Southern California saw two large fires break out earlier in the week. The final evacuation orders for these were lifted around the time the factory fire started at noon on Friday. The flames spread rapidly and around 7,500 people were under evacuation orders that covered the small town of Weed and surrounding areas, about 402 kilometers north of San Francisco.
Dr. Deborah Higer, medical director of Shasta View Nursing Center, said all 23 patients at the facility had been evacuated, with 20 going to local hospitals and three staying at her home, where hospital beds had been set up. .
Olga Hood heard about the fire on her scanner and climbed onto the porch of her Weed home to see smoke billowing over the nearby hill.
With the notorious gusts tearing through the city at the foot of Mount Shasta, she didn’t wait for an evacuation order. She packed her documents, her medication and little else, her granddaughter, Cynthia Jones, said.
“With the wind in Weed, all that stuff is moving fast. It’s bad,” Jones said by phone from his home in Medford, Oregon. “It’s not uncommon to get gusts of 50-60mph on a normal day. I got blown into a stream when I was a kid.
Hood’s nearly three-decade-old home was spared a fire last year and the devastating Boles Fire that tore through the town eight years ago, destroying more than 160 buildings, mostly homes.
Hood cried while discussing the fire at a relative’s house in the hamlet of Granada, Jones said.

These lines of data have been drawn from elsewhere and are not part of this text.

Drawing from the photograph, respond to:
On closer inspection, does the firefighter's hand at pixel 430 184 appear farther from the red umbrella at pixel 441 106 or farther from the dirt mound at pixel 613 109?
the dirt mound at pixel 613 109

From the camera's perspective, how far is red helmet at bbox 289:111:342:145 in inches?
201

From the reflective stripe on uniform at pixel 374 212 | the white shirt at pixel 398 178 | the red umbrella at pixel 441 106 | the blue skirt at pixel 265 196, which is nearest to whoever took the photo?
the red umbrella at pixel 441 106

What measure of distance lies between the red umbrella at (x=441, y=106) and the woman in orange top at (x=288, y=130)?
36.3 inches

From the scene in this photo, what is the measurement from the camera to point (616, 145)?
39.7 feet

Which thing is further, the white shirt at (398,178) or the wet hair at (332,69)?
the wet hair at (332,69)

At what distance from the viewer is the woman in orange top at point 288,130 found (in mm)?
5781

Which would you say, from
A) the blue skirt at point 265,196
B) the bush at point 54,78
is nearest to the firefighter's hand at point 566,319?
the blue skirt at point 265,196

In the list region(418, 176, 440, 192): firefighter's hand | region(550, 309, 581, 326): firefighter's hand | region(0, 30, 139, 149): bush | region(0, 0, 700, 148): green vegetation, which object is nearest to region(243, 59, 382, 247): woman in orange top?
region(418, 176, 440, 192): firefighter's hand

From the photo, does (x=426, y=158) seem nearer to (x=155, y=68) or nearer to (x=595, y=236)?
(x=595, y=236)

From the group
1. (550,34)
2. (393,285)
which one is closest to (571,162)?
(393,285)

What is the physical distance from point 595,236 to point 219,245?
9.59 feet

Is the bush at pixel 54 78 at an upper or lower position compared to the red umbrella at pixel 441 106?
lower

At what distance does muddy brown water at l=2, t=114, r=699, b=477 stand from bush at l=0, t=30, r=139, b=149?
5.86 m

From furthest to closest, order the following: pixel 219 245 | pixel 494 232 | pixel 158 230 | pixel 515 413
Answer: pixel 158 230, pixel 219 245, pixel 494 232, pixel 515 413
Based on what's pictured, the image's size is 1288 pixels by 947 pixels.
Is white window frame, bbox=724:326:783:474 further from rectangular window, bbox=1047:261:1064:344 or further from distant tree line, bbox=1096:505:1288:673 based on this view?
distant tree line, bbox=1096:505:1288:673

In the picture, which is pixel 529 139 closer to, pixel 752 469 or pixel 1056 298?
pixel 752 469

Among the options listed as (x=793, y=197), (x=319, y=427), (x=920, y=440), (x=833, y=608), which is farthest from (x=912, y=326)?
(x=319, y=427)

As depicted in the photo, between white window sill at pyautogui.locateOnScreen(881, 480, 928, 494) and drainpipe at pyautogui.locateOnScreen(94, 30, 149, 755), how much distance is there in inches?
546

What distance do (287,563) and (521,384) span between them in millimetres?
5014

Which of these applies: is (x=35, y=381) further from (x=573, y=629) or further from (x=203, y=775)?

She was unable to collect photos that had been important to her late husband.
Willo Balfrey, 82, an artist from Lake Shastina, said she was painting Friday afternoon when her grandson, a member of the California Highway Patrol, called to warn her of the rapidly spreading flames.
“He said, ‘don’t linger, get your computer, get what you need and get out of the house now. He comes to you. So I did,” Balfrey said.
She grabbed a suitcase full of important documents, along with water and her computer, iPhone, and chargers, and headed for the door.
“I’ve reached the philosophy that if I have all my papers, what’s in the house isn’t that important,” she said.
She stopped to look for her neighbor and they drove to a church parking lot in Montague, where about 40 other vehicles were also parked.
Rebecca Taylor, director of communications for Springfield, Oregon-based Roseburg Forest Products, said it was unclear whether the fire started near or on company property. A large empty building at the edge of the company’s property burned down, she said. All employees were evacuated and none reported injuries, she said.
The plant employs 145 people, although not all of them were on duty at the time, Taylor said.
“We are just devastated to see this fire affect the community in this way,” she said.
In southern California, firefighters were making progress on Friday against two large wildfires.
Containment of the highway fire along Interstate 5 north of Los Angeles has increased to 56% and remained at just over 8 square miles (21 square kilometers), according to a Cal Fire statement. . On Wednesday, seven firefighters working in triple-digit temperatures had to be transported to hospitals for treatment. All were released.
In eastern San Diego County, the Border 32 Fire remained at just under 7 square miles (18 square kilometers) and containment increased to 65%. More than 1,500 people had to evacuate the area near the US-Mexico border when the fire broke out on Wednesday. All evacuations were lifted Friday afternoon.
Two people were hospitalized with burns. Three houses and seven other buildings were destroyed.
Rodriguez reported from San Francisco, where Associated Press reporter Janie Har contributed. AP reporters Stefanie Dazio and Brian Melley in Los Angeles also contributed.